Local fishermen are evidently facing a serious threat to their livelihoods and the lack of food for fish is a reason for this. According to Reuters, “as waters in parts of the Indian ocean have warmed by 1.2 degrees Celsius over the last century, the mixing of surface water and nutrient-rich deeper waters have slowed.” If this condition persists, the once biologically and bio-diversely flourishing island nation could soon become an ‘ecological desert.’ In light of the situation’s urgency, Sendanayake emphasised an urgent need to take measures to adapt to the warming. Actively engaging in projects such as educating people and building reefs will help this process. 

 


GLOBAL RESPONSE 
On an alarming note, the report reveals that even if the global surface-air temperature were stabilised at or below 2°C – which is the target of the Paris Agreement – ocean warming will still continue.
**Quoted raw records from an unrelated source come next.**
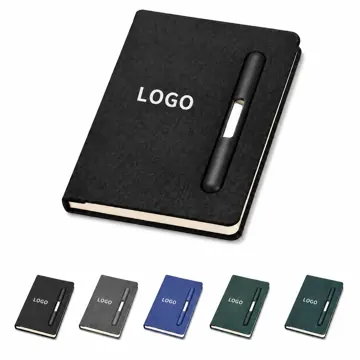 Lined Faux Leather Notebook for Note Taking
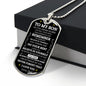 TO MY SON | BELIEVE IN YOURSELF | DOG TAG NECKLACE - Elliotrose Gifts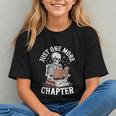One More Chapter Skeleton Reading Books Lovers Readers Graphic Youth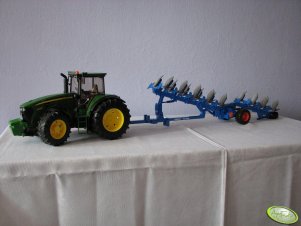 John Deere 7930 z pługiem Lemken Vari-Titan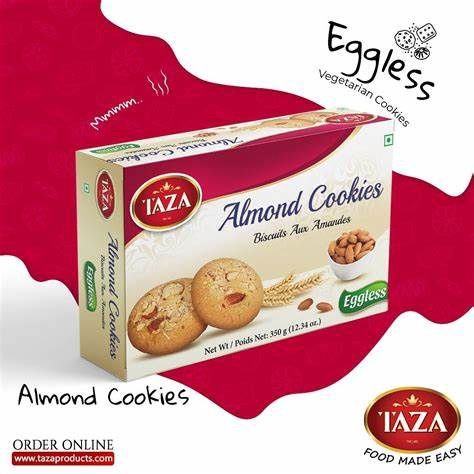 Taza - Almond Eggless Cookies 350g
However, the rate and magnitude of ocean warming can be reduced by lowering greenhouse gas emissions. Appropriate human action leading to rapid reductions in greenhouse gasses can thereby reduce the risk to both humans and other life on earth. 


According to the Climate Action Tracker (CAT), global coal addiction persists even with the availability of cheaper renewables. Further, the global demand for natural gas is rapidly escalating. However, amidst Brazil’s record-breaking rates of deforestation, America’s withdrawal from the Paris Agreement and other global deteriorations of climate policy, South Africa, Switzerland, Norway, New Zealand and Germany reveal positive developments in terms of reduced emissions. 


In the special report on global warming on 1.5°C, the Intergovernmental Panel on Climate Change (IPCC) addressed the difference between a warming of 1.5°C and 2°C. At 1.5°C, many of the earth’s ecosystems will struggle to survive, while at 2°C, some might cease to exist. The Paris Agreement is by no means sufficient to address the mounting consequences of global warming. IPCC’s special report on the ocean and cryosphere in a changing climate identified a need for timely mitigation and adaptation responses. The ocean has warmed unabatedly since 2005 and this has contributed to changes in the biogeography of organisms and altered ecosystem structures. The report identifies them as irreversible long-term changes.